Asumiendo la creación cinematográfica como una tarea comunicacional que, sin
abandonar la pretensión de entretenimiento, puede también cumplir una función
histórica y política, otorga a sus personajes -tanto a Barbie como a Jo, de Mujercitas- la
oportunidad de una concreta evolución simbólica hacia el feminismo. Así, estableciendo
sobre esos íconos populares una mirada crítica pero siempre respetuosa, nunca
destructiva, propicia un interesante juego dialéctico que convoca a personas de diferentes
generaciones a dialogar, tanto desde la evocación emotiva como desde la razón
conceptual, sobre temas actuales e importantes, animándose a enriquecer una
determinada postura ideológica mediante la ampliación de sus horizontes estéticos. Y si
Mujercitas fue, todavía, una película más dirigida a la clase media intelectual y a sus hijas -
al fin y al cabo, se trata de la adaptación de un libro de fines del siglo XIX, con una estética
de vestidos antiguos y tonos amarronados, grises y azulados-, al meterse con la
resignificación de Barbie, un personaje muchísimo más marketinizado, rosado y terraja,
está apostando a la masificación de una discursividad que, como se ilustra en una de las
escenas de la película, utiliza la cultura pop para invitar a las mujeres a abandonar el
universo de la supuesta perfección y situarse, de manera colectiva y consciente, en la
complejidad del mundo real -o, dicho de otro modo, del patriarcado-.
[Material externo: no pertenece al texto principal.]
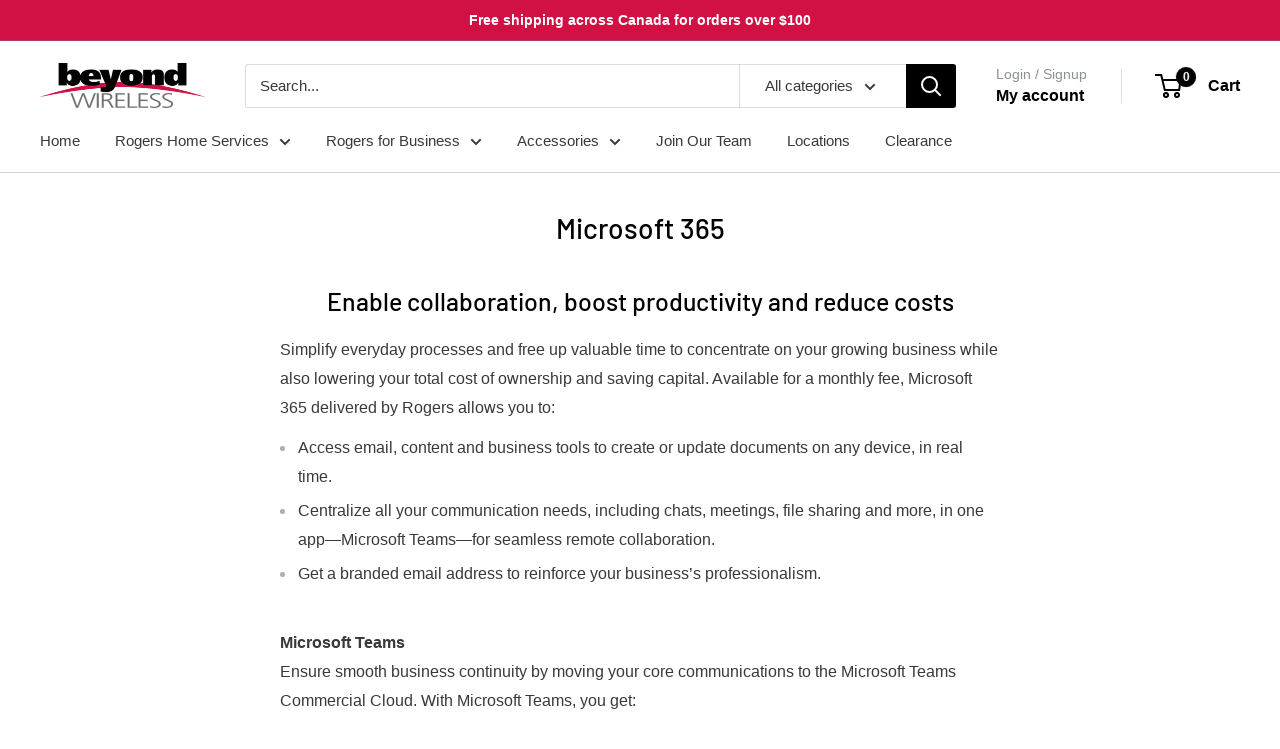

--- FILE ---
content_type: text/javascript
request_url: https://beyondwireless.ca/cdn/shop/t/24/assets/custom.js?v=102476495355921946141768225919
body_size: -678
content:
//# sourceMappingURL=/cdn/shop/t/24/assets/custom.js.map?v=102476495355921946141768225919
Pero la película no es solamente una relectura comprometida o una declaración de


principios: es, antes que nada, una buena comedia, y gracias a la potencia crítica del
género despliega su discurso con una inusitada libertad. En ese sentido, no parece casual
la referencia continua a The ladies man, esa obra maestra de la ironía que en el 61
estrenaba Jerry Lewis. Gerwig, en su función de guionista junto a Noah Baumbach pero
también en el particular tono que mantiene en la dirección de actores, aprovecha la
volada para hacer honor a la tradición cómica de un Hollywood que parecía muerto,
sepultado detrás de la escatología desembozada de la nueva comedia americana: uno
capaz de corroer la moral y las buenas costumbres sin entregarse del todo al cinismo. Así,
Barbie coquetea tanto con la apuesta cómica más autoconsciente, esa que parece
recordarnos todo el tiempo que estamos asistiendo a una representación, como con una
lectura deprimente de la realidad circundante, sobre todo en lo que refiere al
comportamiento masculino, con una enorme cantidad de buenos chistes, algunos de
antología –¡qué goce la escena en la que Ken toca la guitarra en el fogón, y la del
intelectual que explica El Padrino!-. Pero, aún entre gags y risotadas, tampoco le escapa a
la construcción dramática de una sincera emotividad -nostálgica pero no tanto- y a la
apuesta última por una organización colectiva diversa y diferente, capaz de cambiar la
organización social del futuro, aunque sobre todo -o tal vez de forma única- con respecto
a lo sexogenérico, ya que no se mete con cuestionamientos más interseccionales,
vinculados a la clase o la raza. Una última apreciación: ¡hay grandes números musicales!
La película juega también con la tradición de la comedia musical y la utiliza como modelo
para completar su gran rompecabezas posmoderno.

La compenetración y entrega del elenco ilustra a la perfección la significación política del


enfoque. Margot Robbie brilla en la composición de Barbie, asumiendo con flexibilidad
todas los desafíos que la complejidad del guion le impone. Michael Cera está
simpatiquísimo, Will Ferrell hace de las suyas, Kate McKinnon presenta una weirda muy
consistente, America Ferrera y Ariana Greenblatt son unas adorables madre e hija. Pero el
premio mayor es para Ryan Gosling, que se consagra como un comediante inteligente y
versátil en un papel para nada fácil. El resultado colectivo es una interesante guiñada al
presente, llena de tonos rosa, papel picado y sentidos dobles y triples que nos obligan a
reinterpretar los signos. Tal vez sea en esa multiplicidad semántica que se esconde la
mayor nostalgia de la infancia: Barbie nos recuerda el disfrute de agarrar las mismas
cosas, los mismos muñecos, las mismas casitas y ropitas, para reorganizar todo de una
manera nueva y así, como en un sorprendente abracadabra, convertir lo que siempre
pareció una estupidez -Barbie, esa tonta muñeca rubia- en otra cosa.